**Material provided:**
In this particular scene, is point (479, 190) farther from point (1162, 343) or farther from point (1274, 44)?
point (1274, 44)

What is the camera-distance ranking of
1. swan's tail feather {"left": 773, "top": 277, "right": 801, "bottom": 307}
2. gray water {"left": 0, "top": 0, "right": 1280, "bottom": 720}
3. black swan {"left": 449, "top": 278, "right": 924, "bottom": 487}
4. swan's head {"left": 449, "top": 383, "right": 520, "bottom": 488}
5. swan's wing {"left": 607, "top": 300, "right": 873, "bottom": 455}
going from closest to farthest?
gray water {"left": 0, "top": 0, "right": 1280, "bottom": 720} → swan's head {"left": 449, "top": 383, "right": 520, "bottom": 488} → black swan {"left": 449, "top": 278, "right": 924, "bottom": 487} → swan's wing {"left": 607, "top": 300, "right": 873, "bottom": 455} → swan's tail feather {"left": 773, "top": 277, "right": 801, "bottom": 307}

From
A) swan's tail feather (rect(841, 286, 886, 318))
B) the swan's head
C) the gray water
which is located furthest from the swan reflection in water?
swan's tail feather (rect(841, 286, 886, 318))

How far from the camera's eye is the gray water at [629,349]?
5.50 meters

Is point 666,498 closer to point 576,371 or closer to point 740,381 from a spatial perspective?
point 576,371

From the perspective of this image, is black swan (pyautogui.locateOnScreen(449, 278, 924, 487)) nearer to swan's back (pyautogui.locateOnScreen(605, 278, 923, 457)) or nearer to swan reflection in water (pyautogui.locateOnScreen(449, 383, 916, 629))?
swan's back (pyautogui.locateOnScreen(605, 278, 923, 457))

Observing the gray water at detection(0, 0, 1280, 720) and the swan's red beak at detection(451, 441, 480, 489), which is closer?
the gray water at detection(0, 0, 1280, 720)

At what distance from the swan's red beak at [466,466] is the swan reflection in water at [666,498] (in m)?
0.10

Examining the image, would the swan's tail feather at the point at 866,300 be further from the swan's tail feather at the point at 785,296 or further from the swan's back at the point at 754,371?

**Task details:** Copy every one of the lines above word for word, with nothing added, dropped, or altered.

**Solution for this task:**
In this particular scene, is point (479, 190) farther from point (1162, 343) or farther from point (1274, 44)?
point (1274, 44)

What is the camera-distance ranking of
1. swan's tail feather {"left": 773, "top": 277, "right": 801, "bottom": 307}
2. gray water {"left": 0, "top": 0, "right": 1280, "bottom": 720}
3. black swan {"left": 449, "top": 278, "right": 924, "bottom": 487}
4. swan's head {"left": 449, "top": 383, "right": 520, "bottom": 488}
5. swan's wing {"left": 607, "top": 300, "right": 873, "bottom": 455}
going from closest to farthest?
gray water {"left": 0, "top": 0, "right": 1280, "bottom": 720} → swan's head {"left": 449, "top": 383, "right": 520, "bottom": 488} → black swan {"left": 449, "top": 278, "right": 924, "bottom": 487} → swan's wing {"left": 607, "top": 300, "right": 873, "bottom": 455} → swan's tail feather {"left": 773, "top": 277, "right": 801, "bottom": 307}

From
A) swan's tail feather (rect(841, 286, 886, 318))
B) the swan's head
C) the gray water
which is located furthest from the swan reflection in water?
swan's tail feather (rect(841, 286, 886, 318))

How far from the camera's eye is the gray water at [629,349]?
5.50 meters

Is point 666,498 closer to point 576,371 or closer to point 740,381 from a spatial perspective?
point 576,371

From the perspective of this image, is black swan (pyautogui.locateOnScreen(449, 278, 924, 487)) nearer to swan's back (pyautogui.locateOnScreen(605, 278, 923, 457)) or nearer to swan reflection in water (pyautogui.locateOnScreen(449, 383, 916, 629))?
swan's back (pyautogui.locateOnScreen(605, 278, 923, 457))

Observing the gray water at detection(0, 0, 1280, 720) and the swan's red beak at detection(451, 441, 480, 489), which is closer?
the gray water at detection(0, 0, 1280, 720)

At what distance from the swan's red beak at [466,466] is the swan reflection in water at [666,498] (in m)?
0.10

Examining the image, would the swan's tail feather at the point at 866,300 be further from the swan's tail feather at the point at 785,296 or further from the swan's back at the point at 754,371?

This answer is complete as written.